Your tasks:
• 1. Using the Kafka Connect forum thread, decide whether each statement below agrees with it. Answer yes or no for each, and quote the deciding words of the thread.
(a) The poster reports that the previously reported error still appears.
(b) The poster states that production data is sent to Kafka from filebeat/logstash.
(c) The status output shows the connector in the RUNNING state.
• 2. According to the Kafka Connect forum thread, why does the poster test with JSON dummy values? Explain in one to three sentences.

Extracted text:
* Begin *
Dear @rmoff Thanks for taking my doubts. The provided error I am getting when I am creating a new KafkaConnetor. But this error is not getting me for now in the logs. If I send some JSON data to my test Kafka topic(kafka-topic), parse and consumers are working fine. But the data is not archived in the S3 bucket. The following lines are my test JSON:

'{"name":"John", "age":20, "car":kia}'
'{"name":"mike", "age":30, "car":toyota}'
'{"name":"jack", "age":40, "car":benz}'
{"number":0}

I don’t know what I did wrong here!

@rmoff UPDATE: I am actually doing a PoC now, that’s why these JSON dummy values. In the production level, we are sending logs from filebeat/logstash to Kafka

I’m not clear from your post if you’ve now overcome the error or not.

What’s the status of the connector? Ref: Monitoring Kafka Connect and Connectors | Confluent Documentation

If there’s no data in S3 then the likely causes are one or more of:

  • The connector has failed, and isn’t reading any data
  • The connector is running but the messages it consumes from the topic it can’t handle so it’s dropping them
  • The connector is running, but has no data to read from the topic and so there’s no data written to S3

Hi @rmoff , Thanks for your response. The previously reported error is not showing now. I have tested the commands which you shared. Please see the below details. I strongly believe that the connector running fine in the cluster. But still, the data is not archiving to the S3 bucket.

I ran the following commands inside from the KafkaConnect pod:

$curl -s "http://localhost:8083/connectors/s3-sink-connector/status"

{
  "name": "s3-sink-connector",
  "connector": {
    "state": "RUNNING",
    "worker_id": "10.244.2.152:8083"
  },
  "tasks": [
    {
      "id": 0,
      "state": "RUNNING",
      "worker_id": "10.244.2.152:8083"
    }
  ],
  "type": "sink"
}
$ curl localhost:8083/ | jq

{
  "version": "3.1.0",
  "commit": "37edeed0777bacb3",
  "kafka_cluster_id": "3lgIEbX1QEi8YlxKRnpkIw"
}

$ curl localhost:8083/connector-plugins | jq

[
  {
    "class": "io.confluent.connect.s3.S3SinkConnector",
    "type": "sink",
    "version": "10.0.6"
  },
  {
    "class": "io.confluent.connect.storage.tools.SchemaSourceConnector",
    "type": "source",
    "version": "3.1.0"
  },
  {
    "class": "org.apache.kafka.connect.file.FileStreamSinkConnector",
    "type": "sink",
    "version": "3.1.0"
  },
  {
    "class": "org.apache.kafka.connect.file.FileStreamSourceConnector",
    "type": "source",
    "version": "3.1.0"
  },
  {
    "class": "org.apache.kafka.connect.mirror.MirrorCheckpointConnector",
    "type": "source",
    "version": "1"
  },
  {
    "class": "org.apache.kafka.connect.mirror.MirrorHeartbeatConnector",
    "type": "source",
    "version": "1"
  },
  {
    "class": "org.apache.kafka.connect.mirror.MirrorSourceConnector",
    "type": "source",
    "version": "1"
* End *
Material provided:
* Begin *
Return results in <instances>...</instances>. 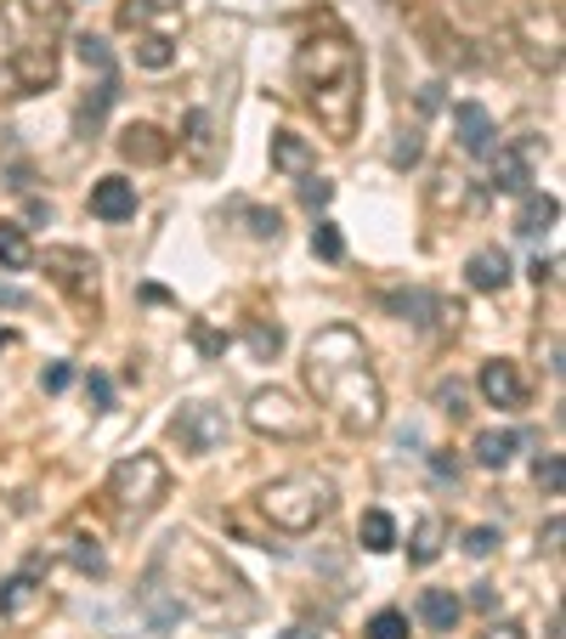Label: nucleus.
<instances>
[{"label":"nucleus","mask_w":566,"mask_h":639,"mask_svg":"<svg viewBox=\"0 0 566 639\" xmlns=\"http://www.w3.org/2000/svg\"><path fill=\"white\" fill-rule=\"evenodd\" d=\"M306 385H312L317 408H328L346 430L368 436V430L386 425V390H380V374H374L368 346H363L357 328L328 323V328L312 334V346H306Z\"/></svg>","instance_id":"1"},{"label":"nucleus","mask_w":566,"mask_h":639,"mask_svg":"<svg viewBox=\"0 0 566 639\" xmlns=\"http://www.w3.org/2000/svg\"><path fill=\"white\" fill-rule=\"evenodd\" d=\"M295 85H301V103L312 108V119L323 125L328 142L357 136V125H363V52L340 29H323V34L301 40Z\"/></svg>","instance_id":"2"},{"label":"nucleus","mask_w":566,"mask_h":639,"mask_svg":"<svg viewBox=\"0 0 566 639\" xmlns=\"http://www.w3.org/2000/svg\"><path fill=\"white\" fill-rule=\"evenodd\" d=\"M57 0H0V96H34L57 85Z\"/></svg>","instance_id":"3"},{"label":"nucleus","mask_w":566,"mask_h":639,"mask_svg":"<svg viewBox=\"0 0 566 639\" xmlns=\"http://www.w3.org/2000/svg\"><path fill=\"white\" fill-rule=\"evenodd\" d=\"M255 504L277 532L301 537V532H317L328 515H335V481H328L323 470H290V475L266 481L255 493Z\"/></svg>","instance_id":"4"},{"label":"nucleus","mask_w":566,"mask_h":639,"mask_svg":"<svg viewBox=\"0 0 566 639\" xmlns=\"http://www.w3.org/2000/svg\"><path fill=\"white\" fill-rule=\"evenodd\" d=\"M165 493H170V470H165L159 453H130V459H119V464L108 470V499H114V510L130 515V521L154 515V510L165 504Z\"/></svg>","instance_id":"5"},{"label":"nucleus","mask_w":566,"mask_h":639,"mask_svg":"<svg viewBox=\"0 0 566 639\" xmlns=\"http://www.w3.org/2000/svg\"><path fill=\"white\" fill-rule=\"evenodd\" d=\"M244 419H250L255 436H272V441H306V436H317V413L301 408L290 390H277V385H261V390H255L250 408H244Z\"/></svg>","instance_id":"6"},{"label":"nucleus","mask_w":566,"mask_h":639,"mask_svg":"<svg viewBox=\"0 0 566 639\" xmlns=\"http://www.w3.org/2000/svg\"><path fill=\"white\" fill-rule=\"evenodd\" d=\"M45 272H52V283L69 294L74 306H85V312L103 306V266H97V255H85V250H45Z\"/></svg>","instance_id":"7"},{"label":"nucleus","mask_w":566,"mask_h":639,"mask_svg":"<svg viewBox=\"0 0 566 639\" xmlns=\"http://www.w3.org/2000/svg\"><path fill=\"white\" fill-rule=\"evenodd\" d=\"M476 390H482V402H488V408H499V413H522V408L533 402V385H527V374L515 368L510 357H493V363H482V374H476Z\"/></svg>","instance_id":"8"},{"label":"nucleus","mask_w":566,"mask_h":639,"mask_svg":"<svg viewBox=\"0 0 566 639\" xmlns=\"http://www.w3.org/2000/svg\"><path fill=\"white\" fill-rule=\"evenodd\" d=\"M170 436L181 441V453H216L221 441H227V413L210 408V402H187L170 419Z\"/></svg>","instance_id":"9"},{"label":"nucleus","mask_w":566,"mask_h":639,"mask_svg":"<svg viewBox=\"0 0 566 639\" xmlns=\"http://www.w3.org/2000/svg\"><path fill=\"white\" fill-rule=\"evenodd\" d=\"M386 306H391L402 323H419V328H431V323L459 328V317H464L459 301H442V294H431V289H391V294H386Z\"/></svg>","instance_id":"10"},{"label":"nucleus","mask_w":566,"mask_h":639,"mask_svg":"<svg viewBox=\"0 0 566 639\" xmlns=\"http://www.w3.org/2000/svg\"><path fill=\"white\" fill-rule=\"evenodd\" d=\"M533 154H538V142L499 147V154H493V192H515V199H522L527 181H533Z\"/></svg>","instance_id":"11"},{"label":"nucleus","mask_w":566,"mask_h":639,"mask_svg":"<svg viewBox=\"0 0 566 639\" xmlns=\"http://www.w3.org/2000/svg\"><path fill=\"white\" fill-rule=\"evenodd\" d=\"M453 136H459V147L470 159H488L493 154V114L482 103H459L453 108Z\"/></svg>","instance_id":"12"},{"label":"nucleus","mask_w":566,"mask_h":639,"mask_svg":"<svg viewBox=\"0 0 566 639\" xmlns=\"http://www.w3.org/2000/svg\"><path fill=\"white\" fill-rule=\"evenodd\" d=\"M216 114L210 108H193V114H187L181 119V154H187V165H193V170H210L216 165Z\"/></svg>","instance_id":"13"},{"label":"nucleus","mask_w":566,"mask_h":639,"mask_svg":"<svg viewBox=\"0 0 566 639\" xmlns=\"http://www.w3.org/2000/svg\"><path fill=\"white\" fill-rule=\"evenodd\" d=\"M91 216H97V221H130L136 216V181L103 176L97 187H91Z\"/></svg>","instance_id":"14"},{"label":"nucleus","mask_w":566,"mask_h":639,"mask_svg":"<svg viewBox=\"0 0 566 639\" xmlns=\"http://www.w3.org/2000/svg\"><path fill=\"white\" fill-rule=\"evenodd\" d=\"M34 572H40V566H29V572H18V577L0 583V617H7V622H23L34 606H45V588H40Z\"/></svg>","instance_id":"15"},{"label":"nucleus","mask_w":566,"mask_h":639,"mask_svg":"<svg viewBox=\"0 0 566 639\" xmlns=\"http://www.w3.org/2000/svg\"><path fill=\"white\" fill-rule=\"evenodd\" d=\"M464 283L476 289V294H499L510 283V255L493 250V243H488V250H476V255L464 261Z\"/></svg>","instance_id":"16"},{"label":"nucleus","mask_w":566,"mask_h":639,"mask_svg":"<svg viewBox=\"0 0 566 639\" xmlns=\"http://www.w3.org/2000/svg\"><path fill=\"white\" fill-rule=\"evenodd\" d=\"M555 221H560V199H555V192L527 187V192H522V210H515V232H522V238H538V232L555 227Z\"/></svg>","instance_id":"17"},{"label":"nucleus","mask_w":566,"mask_h":639,"mask_svg":"<svg viewBox=\"0 0 566 639\" xmlns=\"http://www.w3.org/2000/svg\"><path fill=\"white\" fill-rule=\"evenodd\" d=\"M119 154H125L130 165H165V159H170V142H165L154 125H130V130L119 136Z\"/></svg>","instance_id":"18"},{"label":"nucleus","mask_w":566,"mask_h":639,"mask_svg":"<svg viewBox=\"0 0 566 639\" xmlns=\"http://www.w3.org/2000/svg\"><path fill=\"white\" fill-rule=\"evenodd\" d=\"M470 453H476L482 470H504L515 453H522V430H482L476 441H470Z\"/></svg>","instance_id":"19"},{"label":"nucleus","mask_w":566,"mask_h":639,"mask_svg":"<svg viewBox=\"0 0 566 639\" xmlns=\"http://www.w3.org/2000/svg\"><path fill=\"white\" fill-rule=\"evenodd\" d=\"M114 74H103L97 80V91H85V103H80V114H74V125H80V136H97L103 130V119H108V108H114Z\"/></svg>","instance_id":"20"},{"label":"nucleus","mask_w":566,"mask_h":639,"mask_svg":"<svg viewBox=\"0 0 566 639\" xmlns=\"http://www.w3.org/2000/svg\"><path fill=\"white\" fill-rule=\"evenodd\" d=\"M419 617H424V628L453 633V622L464 617V606H459V595H448V588H424V595H419Z\"/></svg>","instance_id":"21"},{"label":"nucleus","mask_w":566,"mask_h":639,"mask_svg":"<svg viewBox=\"0 0 566 639\" xmlns=\"http://www.w3.org/2000/svg\"><path fill=\"white\" fill-rule=\"evenodd\" d=\"M0 266L7 272H29L34 266V243L18 221H0Z\"/></svg>","instance_id":"22"},{"label":"nucleus","mask_w":566,"mask_h":639,"mask_svg":"<svg viewBox=\"0 0 566 639\" xmlns=\"http://www.w3.org/2000/svg\"><path fill=\"white\" fill-rule=\"evenodd\" d=\"M272 165L290 170V176H306V170H312V147H306L295 130H277V136H272Z\"/></svg>","instance_id":"23"},{"label":"nucleus","mask_w":566,"mask_h":639,"mask_svg":"<svg viewBox=\"0 0 566 639\" xmlns=\"http://www.w3.org/2000/svg\"><path fill=\"white\" fill-rule=\"evenodd\" d=\"M442 537H448L442 515H424V521L413 526V544H408V561H413V566H431V561L442 555Z\"/></svg>","instance_id":"24"},{"label":"nucleus","mask_w":566,"mask_h":639,"mask_svg":"<svg viewBox=\"0 0 566 639\" xmlns=\"http://www.w3.org/2000/svg\"><path fill=\"white\" fill-rule=\"evenodd\" d=\"M357 537H363L368 555H386V549H397V521H391L386 510H368L363 526H357Z\"/></svg>","instance_id":"25"},{"label":"nucleus","mask_w":566,"mask_h":639,"mask_svg":"<svg viewBox=\"0 0 566 639\" xmlns=\"http://www.w3.org/2000/svg\"><path fill=\"white\" fill-rule=\"evenodd\" d=\"M136 63L154 69V74L170 69V63H176V40H170V34H142V40H136Z\"/></svg>","instance_id":"26"},{"label":"nucleus","mask_w":566,"mask_h":639,"mask_svg":"<svg viewBox=\"0 0 566 639\" xmlns=\"http://www.w3.org/2000/svg\"><path fill=\"white\" fill-rule=\"evenodd\" d=\"M69 561H74V572H85V577H103V572H108V561H103V549H97V537H85V532L69 537Z\"/></svg>","instance_id":"27"},{"label":"nucleus","mask_w":566,"mask_h":639,"mask_svg":"<svg viewBox=\"0 0 566 639\" xmlns=\"http://www.w3.org/2000/svg\"><path fill=\"white\" fill-rule=\"evenodd\" d=\"M312 255H317V261H328V266L346 261V238H340V227H335V221H317V227H312Z\"/></svg>","instance_id":"28"},{"label":"nucleus","mask_w":566,"mask_h":639,"mask_svg":"<svg viewBox=\"0 0 566 639\" xmlns=\"http://www.w3.org/2000/svg\"><path fill=\"white\" fill-rule=\"evenodd\" d=\"M74 52H80L85 69H97V80L114 74V52H108V40H103V34H80V40H74Z\"/></svg>","instance_id":"29"},{"label":"nucleus","mask_w":566,"mask_h":639,"mask_svg":"<svg viewBox=\"0 0 566 639\" xmlns=\"http://www.w3.org/2000/svg\"><path fill=\"white\" fill-rule=\"evenodd\" d=\"M368 639H408V617L402 611H374L368 617Z\"/></svg>","instance_id":"30"},{"label":"nucleus","mask_w":566,"mask_h":639,"mask_svg":"<svg viewBox=\"0 0 566 639\" xmlns=\"http://www.w3.org/2000/svg\"><path fill=\"white\" fill-rule=\"evenodd\" d=\"M328 199H335V181H328V176H312V170H306V176H301V205H306V210H323Z\"/></svg>","instance_id":"31"},{"label":"nucleus","mask_w":566,"mask_h":639,"mask_svg":"<svg viewBox=\"0 0 566 639\" xmlns=\"http://www.w3.org/2000/svg\"><path fill=\"white\" fill-rule=\"evenodd\" d=\"M244 339H250L255 357H277V352H283V328H266V323H250Z\"/></svg>","instance_id":"32"},{"label":"nucleus","mask_w":566,"mask_h":639,"mask_svg":"<svg viewBox=\"0 0 566 639\" xmlns=\"http://www.w3.org/2000/svg\"><path fill=\"white\" fill-rule=\"evenodd\" d=\"M538 486H544V493H560V486H566V459H560V453H544V459H538Z\"/></svg>","instance_id":"33"},{"label":"nucleus","mask_w":566,"mask_h":639,"mask_svg":"<svg viewBox=\"0 0 566 639\" xmlns=\"http://www.w3.org/2000/svg\"><path fill=\"white\" fill-rule=\"evenodd\" d=\"M85 397H91V413H108L114 408V379L108 374H91L85 379Z\"/></svg>","instance_id":"34"},{"label":"nucleus","mask_w":566,"mask_h":639,"mask_svg":"<svg viewBox=\"0 0 566 639\" xmlns=\"http://www.w3.org/2000/svg\"><path fill=\"white\" fill-rule=\"evenodd\" d=\"M419 154H424L419 130H402V136H397V147H391V165H397V170H408V165H419Z\"/></svg>","instance_id":"35"},{"label":"nucleus","mask_w":566,"mask_h":639,"mask_svg":"<svg viewBox=\"0 0 566 639\" xmlns=\"http://www.w3.org/2000/svg\"><path fill=\"white\" fill-rule=\"evenodd\" d=\"M493 549H499V532H493V526H470V532H464V555L482 561V555H493Z\"/></svg>","instance_id":"36"},{"label":"nucleus","mask_w":566,"mask_h":639,"mask_svg":"<svg viewBox=\"0 0 566 639\" xmlns=\"http://www.w3.org/2000/svg\"><path fill=\"white\" fill-rule=\"evenodd\" d=\"M40 385H45V397H63V390L74 385V363H52L40 374Z\"/></svg>","instance_id":"37"},{"label":"nucleus","mask_w":566,"mask_h":639,"mask_svg":"<svg viewBox=\"0 0 566 639\" xmlns=\"http://www.w3.org/2000/svg\"><path fill=\"white\" fill-rule=\"evenodd\" d=\"M165 7H176V0H130V7L119 12V23H125V29H136L142 18H154V12H165Z\"/></svg>","instance_id":"38"},{"label":"nucleus","mask_w":566,"mask_h":639,"mask_svg":"<svg viewBox=\"0 0 566 639\" xmlns=\"http://www.w3.org/2000/svg\"><path fill=\"white\" fill-rule=\"evenodd\" d=\"M244 216H250V232H255V238H272V243H277V232H283L277 210H244Z\"/></svg>","instance_id":"39"},{"label":"nucleus","mask_w":566,"mask_h":639,"mask_svg":"<svg viewBox=\"0 0 566 639\" xmlns=\"http://www.w3.org/2000/svg\"><path fill=\"white\" fill-rule=\"evenodd\" d=\"M437 402H442L448 413H464V385H459V379H442V385H437Z\"/></svg>","instance_id":"40"},{"label":"nucleus","mask_w":566,"mask_h":639,"mask_svg":"<svg viewBox=\"0 0 566 639\" xmlns=\"http://www.w3.org/2000/svg\"><path fill=\"white\" fill-rule=\"evenodd\" d=\"M0 306H7V312H29V306H34V294H29V289H12V283H0Z\"/></svg>","instance_id":"41"},{"label":"nucleus","mask_w":566,"mask_h":639,"mask_svg":"<svg viewBox=\"0 0 566 639\" xmlns=\"http://www.w3.org/2000/svg\"><path fill=\"white\" fill-rule=\"evenodd\" d=\"M193 339H199V352H210V357L221 352V334H210L205 323H193Z\"/></svg>","instance_id":"42"},{"label":"nucleus","mask_w":566,"mask_h":639,"mask_svg":"<svg viewBox=\"0 0 566 639\" xmlns=\"http://www.w3.org/2000/svg\"><path fill=\"white\" fill-rule=\"evenodd\" d=\"M431 470H437L442 481H459V464H453L448 453H431Z\"/></svg>","instance_id":"43"},{"label":"nucleus","mask_w":566,"mask_h":639,"mask_svg":"<svg viewBox=\"0 0 566 639\" xmlns=\"http://www.w3.org/2000/svg\"><path fill=\"white\" fill-rule=\"evenodd\" d=\"M437 91H442V85H424V91H419V114H437V103H442Z\"/></svg>","instance_id":"44"},{"label":"nucleus","mask_w":566,"mask_h":639,"mask_svg":"<svg viewBox=\"0 0 566 639\" xmlns=\"http://www.w3.org/2000/svg\"><path fill=\"white\" fill-rule=\"evenodd\" d=\"M555 277V261H533V283H549Z\"/></svg>","instance_id":"45"},{"label":"nucleus","mask_w":566,"mask_h":639,"mask_svg":"<svg viewBox=\"0 0 566 639\" xmlns=\"http://www.w3.org/2000/svg\"><path fill=\"white\" fill-rule=\"evenodd\" d=\"M277 639H317V633H312V628H283Z\"/></svg>","instance_id":"46"},{"label":"nucleus","mask_w":566,"mask_h":639,"mask_svg":"<svg viewBox=\"0 0 566 639\" xmlns=\"http://www.w3.org/2000/svg\"><path fill=\"white\" fill-rule=\"evenodd\" d=\"M488 639H515V628H493V633H488Z\"/></svg>","instance_id":"47"},{"label":"nucleus","mask_w":566,"mask_h":639,"mask_svg":"<svg viewBox=\"0 0 566 639\" xmlns=\"http://www.w3.org/2000/svg\"><path fill=\"white\" fill-rule=\"evenodd\" d=\"M12 346V328H0V352H7Z\"/></svg>","instance_id":"48"}]
</instances>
* End *
Answers provided:
• 1.
(a) No: "The previously reported error is not showing now."
(b) Yes: "In the production level, we are sending logs from filebeat/logstash to Kafka"
(c) Yes: "state": "RUNNING"

• 2. The poster is running a PoC, and that is given as the reason for the JSON dummy values. At the production level, logs are sent to Kafka from filebeat/logstash.